“Daniel Guddenkind?” June stepped up to the young man with her best shy-coed smile. “I believe you dropped these.”
He looked a bit like a scarecrow. His hair was everywhere, his shirt did not fit him quite properly, and his smile was more than a little crooked. He took the sheaf of papers June handed him, completely willing to believe that he’d misplaced them.
“Thank you. I don’t believe I’ve seen you around…?”
“Jane.” She lied easily. “Jane Elizabeth Inger. I’m new to the school, and I saw your thesis talk last week.”
“Oh, that.” He flapped his hands. “It’s just…” He turned, suddenly distracted by a kerfluffle happening across the grassy university quad. He missed, and June-Jane did not, a slightly older and better-combed Daniel Guddenkind slipping three more pages of notes into the sheaf of papers.
Later-young-Daniel met Jane-June’s eyes. They both smiled. “Nineteen fourty-six.” June spat the words out before she had time to second-guess herself.
“Mmm?” Younger-Daniel turned around. “It’s nineteen-forty, miss.” He sounded as if he thought she was slightly slow.

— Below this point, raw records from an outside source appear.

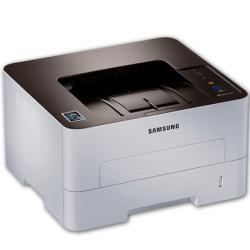 Memoria Ram 8 Gb Notebook 8gb Kingston Ddr4 Sodimm 2400mhz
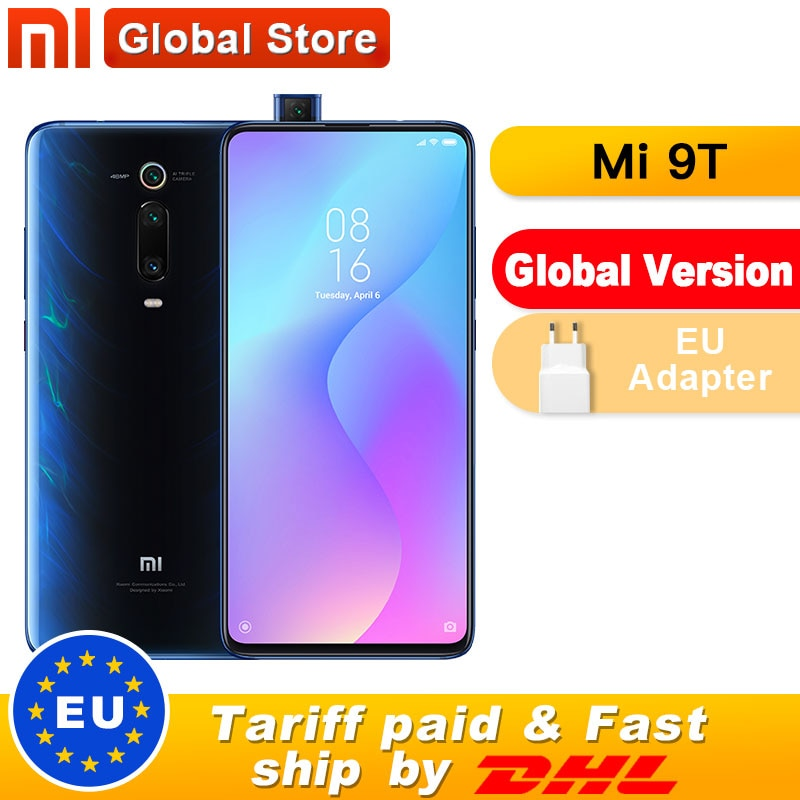 "Spain Overseas Global Version Xiaomi Mi 9T 6GB 128GB Smartphone Snapdragon 730 Pop-up Front Camera NFC 6.39"" 48MP"
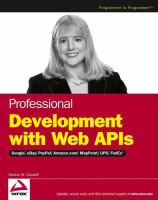 Professional Web APIs
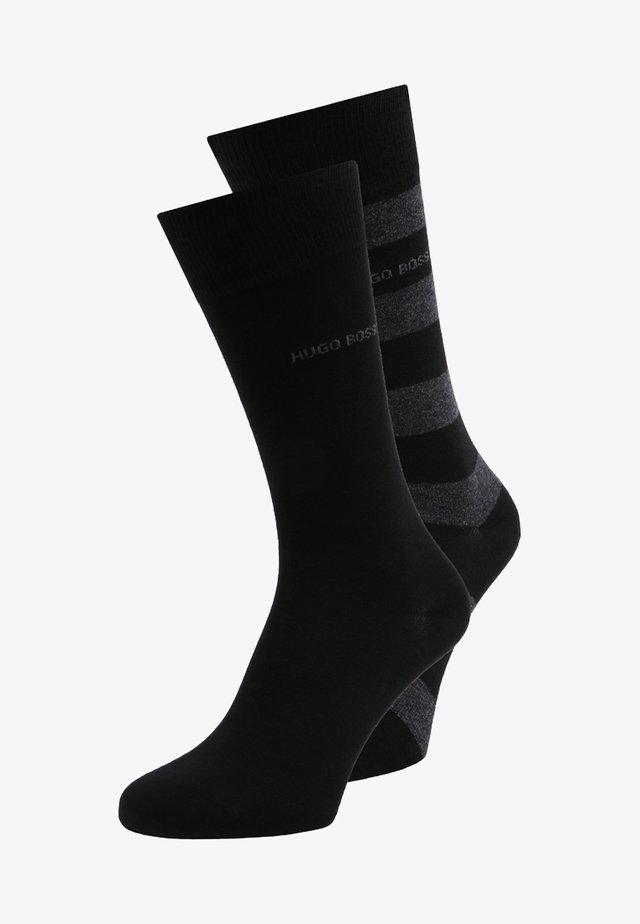 BLOCK STRIPE 2 PACK - Socks - black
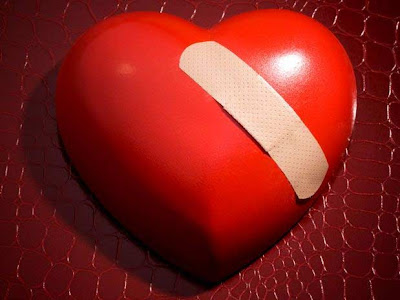 Tengo claustrofobia en el Corazón Corazon%2Broto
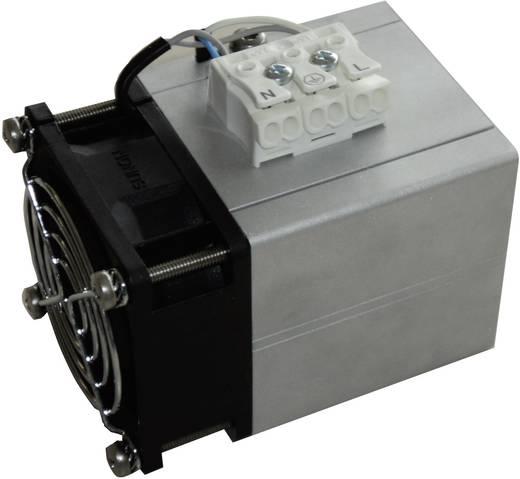 Schaltschrank-Gebläseheizung Mixi Rose LM 200 W (L x B x H) 80 x 60 x 76 mm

“My mistake. It was a very nice talk.” Jane hurried back to her time machine, to nineteen forty-six.
—
Jane-June and Daniel had a brief, tumultuous, and affectionate romance, half love and half science.

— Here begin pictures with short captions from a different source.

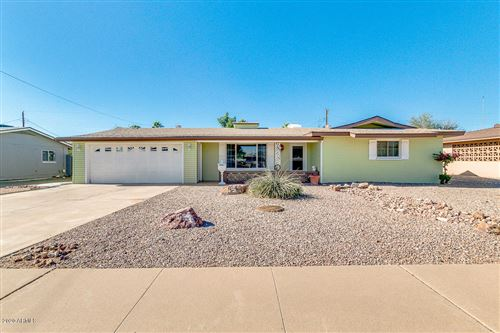 Photo of 524 N 54TH Street, Mesa, AZ 85205 (MLS # 6164226)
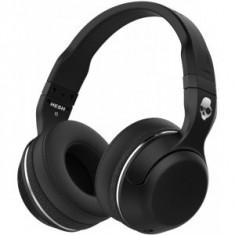 Căști Skullcandy S6HBGY-374 HESH 2.0 BT Bluetooth - Casca PC
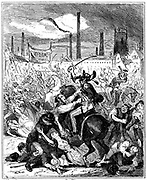 Peterloo Massacre, Manchester, England, 16 August 1819. The 15th Hussars charging an unarmed crowd gathered near St Peter's Church to hear speeches supporting Reform of Parliament and repeal of Corn Laws. 6 of the crowd were killed, about 70 wounded treated in local infirmaries. Illustration by 'Phiz' (Hablot Knight Browne) for 'The Chronicles of Crime' by Camden Pelham (London, 1887).
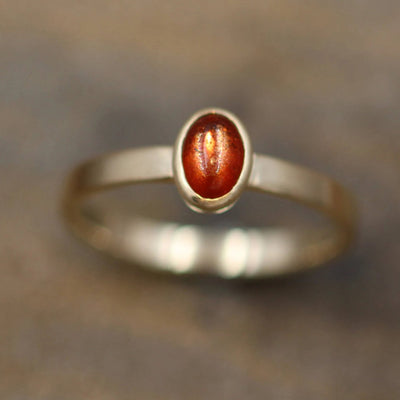 Sunstone Gold Matte Oval Bezel Ring - Red Sunstone Gold Ring - Sunstone Recycled Ring - Sunstone Cab Ring - Gold Sunstone Ring - Sunstone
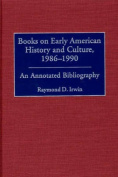 Books on Early American History and Culture, 1986-1990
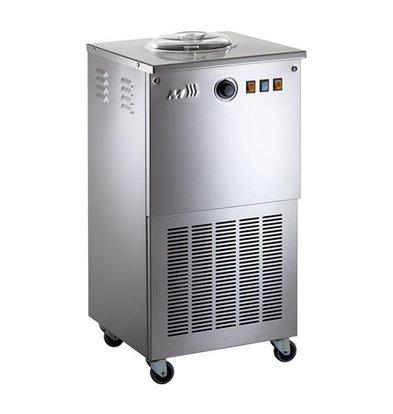 Musso Sorbet Eismaschine - SORBETIERE - 10 l / h - auf Rädern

And, out of half love and half science, they eventually brought forth a child. “I can’t raise her.” In 1967, June Heruon could not show up with a baby with no father, nor could she claim the actual father, when he was a tenured science professor.
“I have a childless cousin. Nessie Heruon.” Daniel, staring at their tiny daughter, did not see the expression on Jane-June’s face. “Let’s name her June.”
“June Heruon. I like it.” She tasted a strange feeling in her mouth. So this is time travel.